Blaise Pascal’s major works contributed to history with greatness (Anderson, 1). His religious writings, especially the Provincial Letters and the Pensées, are read worldwide to present day, and his mathematical and scientific writings continue to interest specialists in these fields (Anderson, 2). Literary and religious scholars are studying Pascal's mathematical and scientific works to understand not only his concepts of truth and knowledge, but to gain further understanding into his religious beliefs. Pascal developed many of the ideas concerning the human condition in the Pensees that he had previously expressed in the Provincial Letters (Anderson, 13). He explained, that shortcomings in man's rational capacities require that these first principles are instinctual or heartfelt. According to Pascal, man's questionable understanding of the truth naturally makes him skeptical, but this skepticism can be overcome through divine revelations he receives once he submits to God. Man's limitations and dependence on God are also an important theme of the Provincial Letters. In many of the letters Pascal attempted to disprove the Jesuits' beliefs of sufficient grace, the power of humans to either accept or reject God's graces, thereby shaping their own destiny. Rather, Pascal advocated efficacious grace, the Jansenist notion that God's graces always ensure salvation, but only for those who have been predestined for a life of Christian virtue. We know this to be Pascal’s theory. In other letters, Pascal attacked the indifference of the Jesuits' system of moral fallacy, and sought to discredit their moral and theological views by uncovering errors in their reasoning (Anderson, 15).

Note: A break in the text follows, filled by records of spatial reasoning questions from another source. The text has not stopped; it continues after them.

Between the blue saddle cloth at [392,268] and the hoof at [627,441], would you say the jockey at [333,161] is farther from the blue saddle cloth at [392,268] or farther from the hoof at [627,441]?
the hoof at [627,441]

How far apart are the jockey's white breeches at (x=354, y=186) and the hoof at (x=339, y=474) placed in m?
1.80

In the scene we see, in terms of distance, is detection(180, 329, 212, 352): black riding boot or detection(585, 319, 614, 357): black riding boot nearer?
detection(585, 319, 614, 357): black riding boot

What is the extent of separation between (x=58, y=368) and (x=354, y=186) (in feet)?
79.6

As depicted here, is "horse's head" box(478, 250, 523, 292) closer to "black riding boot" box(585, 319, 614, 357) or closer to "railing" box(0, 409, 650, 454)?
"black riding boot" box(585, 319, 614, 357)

In conclusion, Pascal's inventions and discoveries have been crucial to developments in the fields of geometry, physics and computer science. His exploration of binomial coefficients influenced Sir Isaac Newton, leading him to uncover his "general binomial theorem for fractional and negative powers (Goldstine, 20).”

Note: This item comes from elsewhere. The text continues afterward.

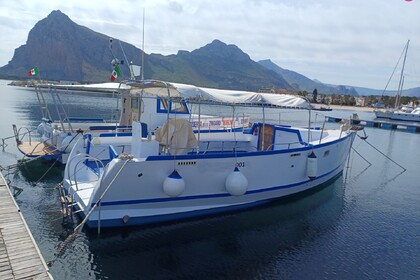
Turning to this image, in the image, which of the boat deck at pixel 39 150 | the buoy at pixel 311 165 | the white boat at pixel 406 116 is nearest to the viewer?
the buoy at pixel 311 165

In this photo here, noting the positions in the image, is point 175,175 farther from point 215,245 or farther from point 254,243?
point 254,243

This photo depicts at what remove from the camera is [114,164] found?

In the 1970s, the Pascal (Pa) unit was named after Blaise Pascal, in honor of his contributions to the understanding of atmospheric pressure and how it could be estimated in terms of weight. The Pascal is a unit of pressure that constitutes the force of a single newton acting on a square-meter surface. It is measured using the meter-kilogram-second system, which relies on an extended version of the metric system to calculate pressure (Goldstine, 17).
In 1972, computer scientist Nicklaus Wirth invented a computer language and insisted on naming it after Pascal (Tyner, 16). This was Wirth's way of memorializing Pascal's invention of the Pascaline, one of the earliest forms of the modern computer. Additionally, Pascal is also credited with building the foundation of probability theory (Day, 21). Thus, the influence of Blaise Pascal lives on today.